The Glow of Axion Quark Nugget Dark Matter: (III) The Mysteries of the Milky Way UV Background

Axion quark nuggets (AQNs) are hypothetical objects with nuclear density that would have formed during the quark-hadron transition and could make up most of the dark matter today. These objects have a mass greater than a few grams and are sub-micrometer in size. They would also help explain the matter-antimatter asymmetry and the similarity between visible and dark components of the universe, i.e. $\Omega_{\text{DM}} \sim \Omega_{\text{visible}}$. These composite objects behave as cold dark matter, interacting with ordinary matter and producing pervasive electromagnetic radiation. This work aims to calculate the FUV electromagnetic signature in a 1 kpc region surrounding the solar system, resulting from the interaction between antimatter AQNs and baryons. To this end, we use the high-resolution hydrodynamic simulation of the Milky Way, FIRE-2 Latter suite, to select solar system-like regions.

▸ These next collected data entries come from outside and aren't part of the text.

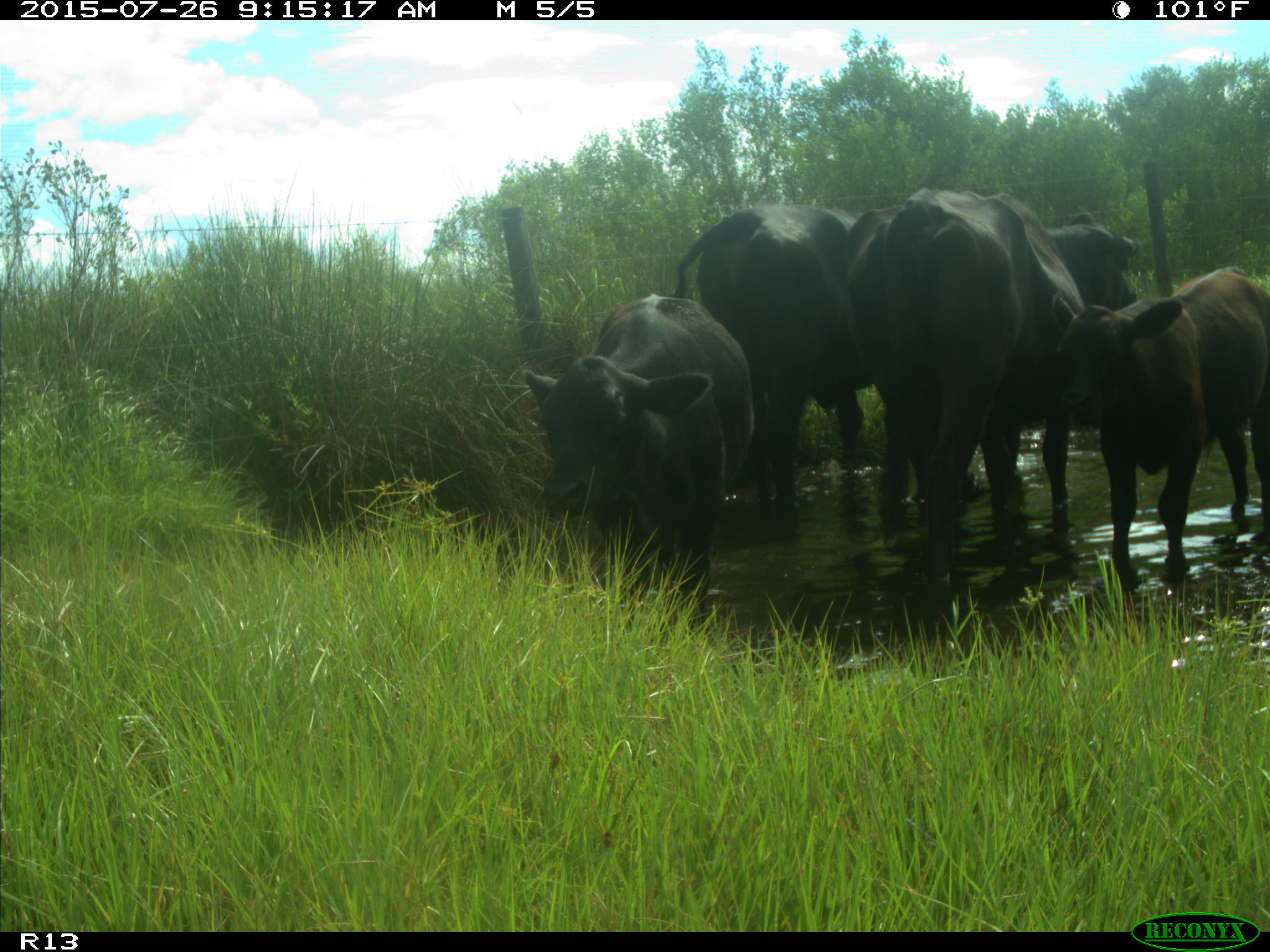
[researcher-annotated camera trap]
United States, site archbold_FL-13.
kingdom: Animalia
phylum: Chordata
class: Mammalia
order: Artiodactyla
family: Bovidae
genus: Bos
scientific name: Bos taurus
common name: domestic cow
Bos taurus (domestic cow).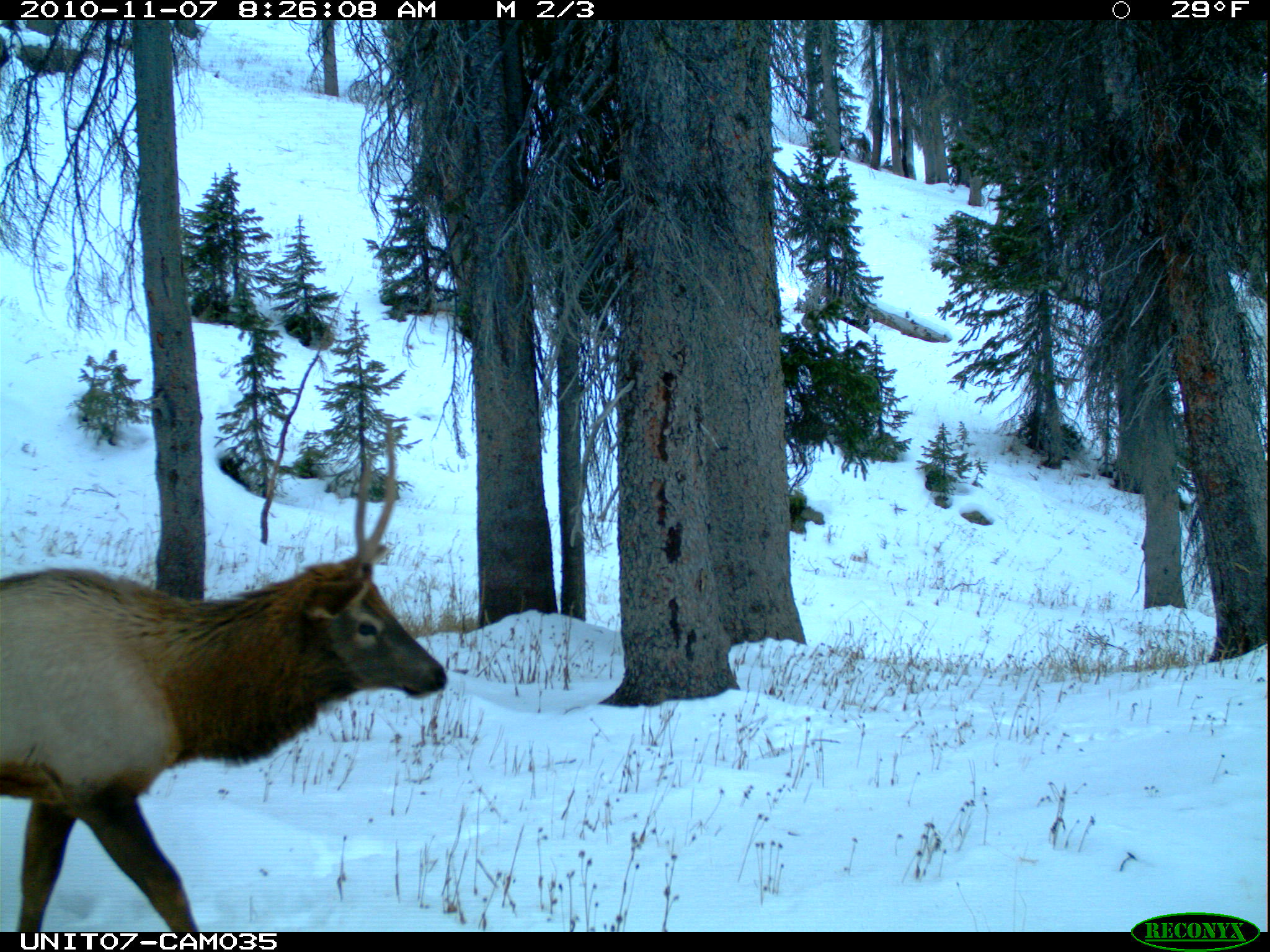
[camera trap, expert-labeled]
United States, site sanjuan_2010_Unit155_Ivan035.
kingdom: Animalia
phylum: Chordata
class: Mammalia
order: Artiodactyla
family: Cervidae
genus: Cervus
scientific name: Cervus elaphus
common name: red deer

From the simulated gas and dark matter distributions in these regions, we calculate the FUV background radiation generated by the AQN model. We find that the results are consistent with the FUV excess recently confirmed by the Alice spectrograph aboard New Horizons, which corroborated the FUV excess initially discovered by GALEX a decade ago. We also discuss the potential cosmological implications of our work, which suggest the existence of a new source of FUV radiation in galaxies, linked to the interaction between dark matter and baryons.